It’s a grievous mistake to base too much on a spring game, but Devon Allen drew a lot of heightened awareness and attention among fans with his two-touchdown performance (2 catches, for 49 and 45 yards). He added another layer of intrigue by setting a school record in the 110-meter hurdles, 13.27, besting the old mark by .11 seconds.
While track and spring game success doesn’t always translate, the kid is seriously fast, and clearly doesn’t wilt in big-time competition. As a high schooler he ran a top time in the 100 meters of 10.48. In his senior year at Brophy Prep in Phoenix, Arizona he won state titles in the 100, 200, and both the high and low hurdles. Just a couple of weeks after his spring game showing he helped the Oregon men’s track team win their 8th straight team title by finishing second in the 110 and 400 meter hurdles as a true freshman.
The Ducks have a lot of offense to replace this fall with Josh Huff and De’Anthony Thomas moving on to the NFL and Bralon Addison out for the year with a torn ACL he suffered during spring practice. Allen could be part of the answer. He’s in a group of super-fast underclassmen that includes Tony James, Charles Nelson, Darren Carrington and Jalen Brown, from which Matt Lubick has to find at least two that are ready to contribute right now. Johnny Mundt (16 catches, 281 yards, 3 tds) and Keanon Lowe (18 catches, 233 yards, 3 tds) are the leading returning receivers. With one of the nation’s best returning quarterbacks, there’s a lot of production unaccounted for. At the outset the offense is like a bar on a random Monday night, a target-poor environment.

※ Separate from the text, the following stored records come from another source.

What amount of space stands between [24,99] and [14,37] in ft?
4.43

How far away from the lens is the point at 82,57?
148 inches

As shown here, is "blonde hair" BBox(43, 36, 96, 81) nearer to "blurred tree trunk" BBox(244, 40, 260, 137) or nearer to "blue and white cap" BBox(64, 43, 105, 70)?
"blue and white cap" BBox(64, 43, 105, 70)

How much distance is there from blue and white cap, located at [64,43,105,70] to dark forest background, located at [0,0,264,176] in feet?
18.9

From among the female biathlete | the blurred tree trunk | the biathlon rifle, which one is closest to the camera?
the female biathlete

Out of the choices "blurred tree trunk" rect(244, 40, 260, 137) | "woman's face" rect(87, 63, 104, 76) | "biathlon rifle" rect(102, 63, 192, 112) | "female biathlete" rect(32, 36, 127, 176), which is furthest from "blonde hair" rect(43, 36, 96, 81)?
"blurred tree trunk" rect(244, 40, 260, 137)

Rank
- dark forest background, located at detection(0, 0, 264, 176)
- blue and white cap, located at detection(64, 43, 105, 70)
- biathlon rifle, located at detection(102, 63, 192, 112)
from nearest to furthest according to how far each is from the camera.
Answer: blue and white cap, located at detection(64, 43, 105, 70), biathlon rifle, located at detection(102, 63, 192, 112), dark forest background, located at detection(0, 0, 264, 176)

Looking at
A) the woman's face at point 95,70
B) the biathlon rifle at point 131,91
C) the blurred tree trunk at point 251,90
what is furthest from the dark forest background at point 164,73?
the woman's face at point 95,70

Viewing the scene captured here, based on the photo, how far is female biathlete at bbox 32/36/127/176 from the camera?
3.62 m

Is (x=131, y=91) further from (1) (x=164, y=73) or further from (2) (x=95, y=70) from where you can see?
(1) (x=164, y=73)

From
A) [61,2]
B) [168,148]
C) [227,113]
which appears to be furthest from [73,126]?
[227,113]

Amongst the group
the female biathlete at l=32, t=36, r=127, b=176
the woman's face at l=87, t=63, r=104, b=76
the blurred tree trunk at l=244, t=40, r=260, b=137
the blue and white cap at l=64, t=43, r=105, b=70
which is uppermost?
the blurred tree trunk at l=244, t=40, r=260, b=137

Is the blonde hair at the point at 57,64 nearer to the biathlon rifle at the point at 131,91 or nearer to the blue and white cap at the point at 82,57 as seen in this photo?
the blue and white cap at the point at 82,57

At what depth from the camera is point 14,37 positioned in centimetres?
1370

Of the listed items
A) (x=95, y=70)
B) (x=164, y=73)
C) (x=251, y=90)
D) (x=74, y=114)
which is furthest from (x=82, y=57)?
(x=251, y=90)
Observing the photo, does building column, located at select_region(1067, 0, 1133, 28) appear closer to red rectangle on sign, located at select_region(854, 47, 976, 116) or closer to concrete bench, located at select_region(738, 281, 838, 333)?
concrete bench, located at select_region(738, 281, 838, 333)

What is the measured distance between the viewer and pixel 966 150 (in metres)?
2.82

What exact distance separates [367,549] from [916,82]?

Will Oregon continue to be a run-first team in 2014? Last year they had 568 rushes for 3556 yards, 405 passes for 3789. With a veteran offensive line (108 returning starts) and two capable starting tailbacks in Byron Marshall and Thomas Tyner, who combined for 1753 yards and 23 tds last season on the ground, plus a defense that replaces about half its starters, the ability to grind it out when necessary becomes a potent weapon. The Ducks are famous for their fast tempo, but what some college football fans around the country don’t understand about them is that they run three distinct tempos, green light, yellow light and red light, with the red light being the check-to-the-sideline and more deliberate pace.
Meanwhile in two years Marcus Mariota has averaged about 100 carries a season for 733 yards, but you wonder if they might be more careful with him as a junior. Certainly the speed and mobility is a big part of his game, but Oregon’s national title hopes depend on keeping him healthy. It’s likely he’ll still be employed as a running threat, but the instructions will be firm: “touchdown, first down, get down or out of bounds.” They need him for the whole season.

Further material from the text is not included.